館長あいさつ
2018年(平成30年)は、万葉以来の大歌人斎藤茂吉の業績が、多くの識者の熱意によって、生地上山に記念館として創設され五十周年の節目の年であった。それを記念し永年の懸案であったリニューアルエ事も立派に完成し、時代の要請にあった文学館として、どなたにもお出でいただけ、利用していただけ、しかも内容の充実した公益財団法人斎藤茂吉記念館として新たな出発をすることが出来た。
これを実現できたのも、地元先進の長年にわたる御努力、公私にわたる大勢の方々の文化芸術愛、斎藤茂吉尊敬の思いが実を結んでいるわけで、後進の一人として、先ず深く頭(こうべ)を垂れて感謝を申し上げる次第である。
茂吉は、多くのすぐれた人々に出会い、そうした人々から多くを咀嚼して大成している。茂吉が少年のころから尊敬した書家中林梧竹の真筆類、あるいは友人の画家平福百穂の作品など、茂吉関連資料も多く所蔵できている。つまり、表に出ていない資料も当館には極めて豊富である。新しい斎藤茂吉研究・茂吉論のために資料はここに整ったと言ってよい。広く活用され、とにかく茂吉が見られ、茂吉が語られ、そうして茂吉を究めて欲しいと願ってやまない。殊に若い歌人や学生に私はとりわけ期待している。
今回前途洋々たる新スタートをすることができたのも知事さんを始め山形県の関係者、上山市長さんをはじめ、市の関係者。

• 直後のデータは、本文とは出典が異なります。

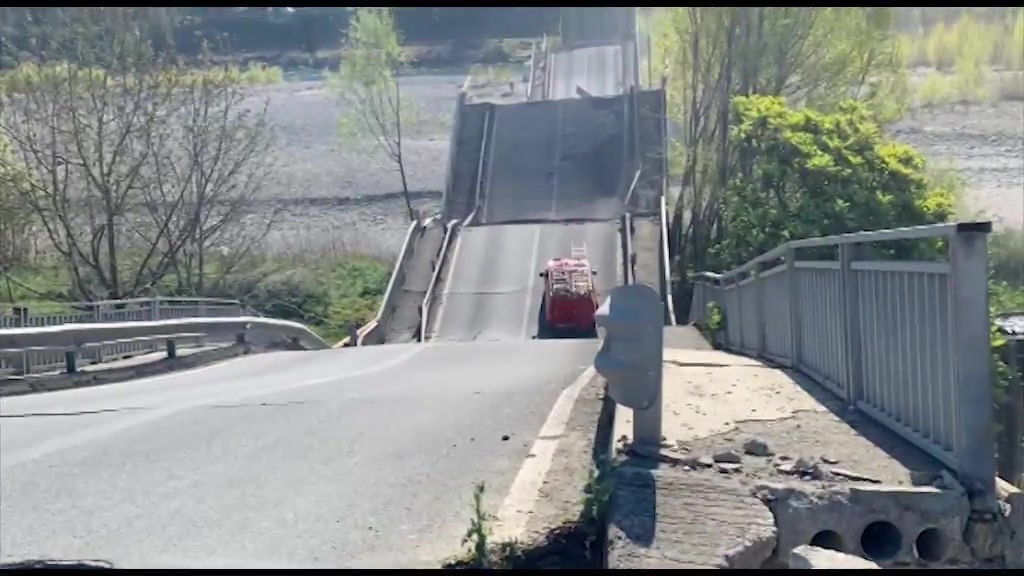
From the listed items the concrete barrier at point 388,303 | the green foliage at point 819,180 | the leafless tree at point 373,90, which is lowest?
the concrete barrier at point 388,303

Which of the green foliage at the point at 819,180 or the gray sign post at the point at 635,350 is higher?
the green foliage at the point at 819,180

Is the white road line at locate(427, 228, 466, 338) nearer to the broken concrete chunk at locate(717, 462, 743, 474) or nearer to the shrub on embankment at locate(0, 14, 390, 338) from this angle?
the shrub on embankment at locate(0, 14, 390, 338)

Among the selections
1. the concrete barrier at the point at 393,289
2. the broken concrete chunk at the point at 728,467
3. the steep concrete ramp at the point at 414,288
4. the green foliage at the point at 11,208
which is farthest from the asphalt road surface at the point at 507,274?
the broken concrete chunk at the point at 728,467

各種経済・産業・文化団体等の皆さん、短歌関係団体の皆さん、広く茂吉ファンの皆さん、報道関係の皆さん等々に、有形無形の御支援をいただいた。地元に根づき支えられている斎藤茂吉記念館であることを改めて肝に銘じ、記して感謝申し上げ活用を図る所存である。なお、当館をすでに退いている旧職員の皆さん、現職員の皆さんの努力にも敬意を表し、御挨拶とさせていただく。